> Excerpted data

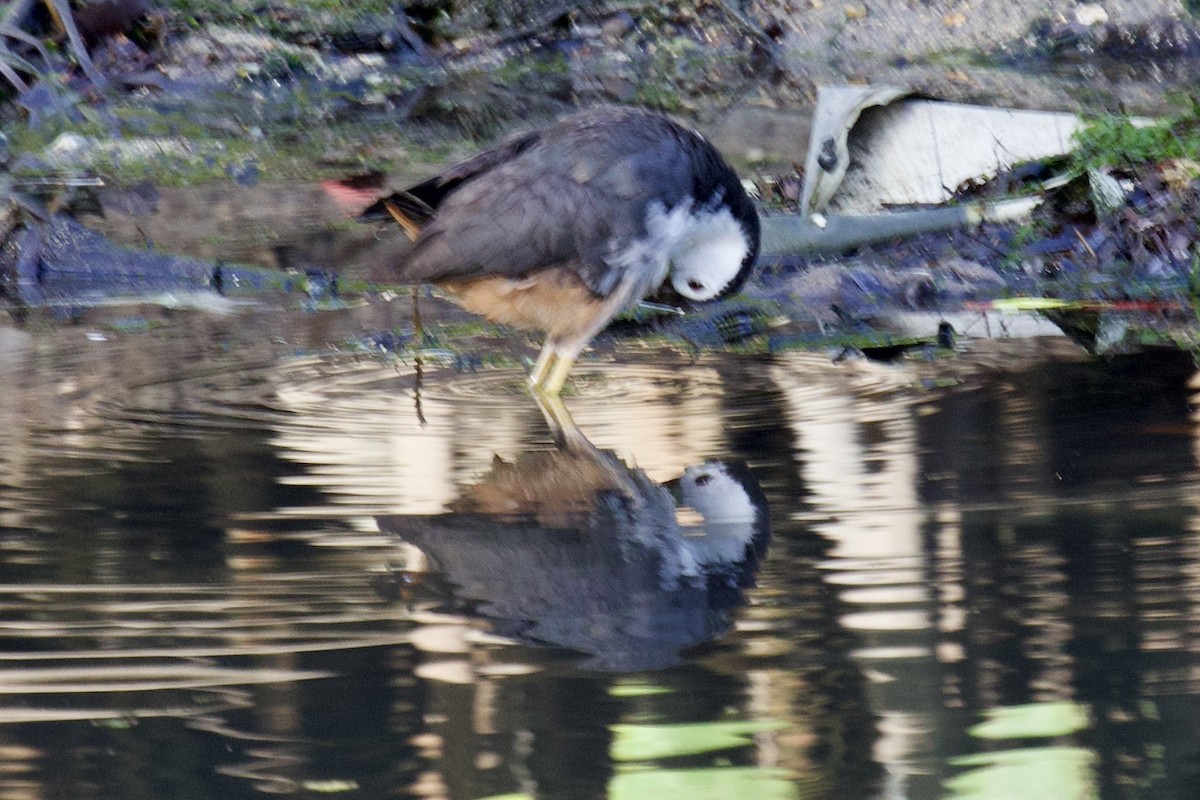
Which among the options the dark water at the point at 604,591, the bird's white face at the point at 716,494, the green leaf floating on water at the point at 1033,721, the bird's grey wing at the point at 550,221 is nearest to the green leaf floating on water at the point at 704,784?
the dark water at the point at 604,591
---
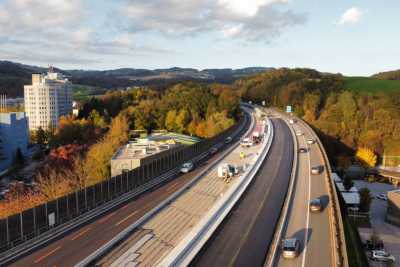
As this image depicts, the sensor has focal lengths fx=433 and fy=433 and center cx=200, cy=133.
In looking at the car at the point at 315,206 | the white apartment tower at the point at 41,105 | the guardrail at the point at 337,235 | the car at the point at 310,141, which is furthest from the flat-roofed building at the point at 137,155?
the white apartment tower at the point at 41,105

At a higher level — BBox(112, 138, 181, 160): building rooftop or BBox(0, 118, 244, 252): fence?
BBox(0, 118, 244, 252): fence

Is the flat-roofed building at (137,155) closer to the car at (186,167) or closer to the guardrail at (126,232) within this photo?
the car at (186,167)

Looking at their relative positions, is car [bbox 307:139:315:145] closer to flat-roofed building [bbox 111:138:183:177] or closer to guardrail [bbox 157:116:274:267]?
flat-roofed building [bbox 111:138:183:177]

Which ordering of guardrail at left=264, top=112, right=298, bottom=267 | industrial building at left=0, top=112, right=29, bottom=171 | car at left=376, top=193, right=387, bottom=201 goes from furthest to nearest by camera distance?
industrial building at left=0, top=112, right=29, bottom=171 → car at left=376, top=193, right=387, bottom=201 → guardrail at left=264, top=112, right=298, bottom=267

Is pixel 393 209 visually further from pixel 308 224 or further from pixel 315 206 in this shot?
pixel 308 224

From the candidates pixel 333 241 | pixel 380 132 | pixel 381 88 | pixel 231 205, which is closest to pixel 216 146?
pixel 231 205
--
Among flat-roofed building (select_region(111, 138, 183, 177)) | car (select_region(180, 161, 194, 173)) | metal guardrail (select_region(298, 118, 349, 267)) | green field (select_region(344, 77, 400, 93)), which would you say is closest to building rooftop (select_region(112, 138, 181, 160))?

> What to produce
Gather every line of the entries above that contains the word "furthest" and copy each of those lines in full. Matching is case-sensitive.

> Answer to the task
In looking at the car at the point at 315,206 | the white apartment tower at the point at 41,105 | the guardrail at the point at 337,235 | the car at the point at 310,141, which is furthest from the flat-roofed building at the point at 137,155?
Which ordering of guardrail at left=264, top=112, right=298, bottom=267 | industrial building at left=0, top=112, right=29, bottom=171 | car at left=376, top=193, right=387, bottom=201 goes from furthest to nearest by camera distance?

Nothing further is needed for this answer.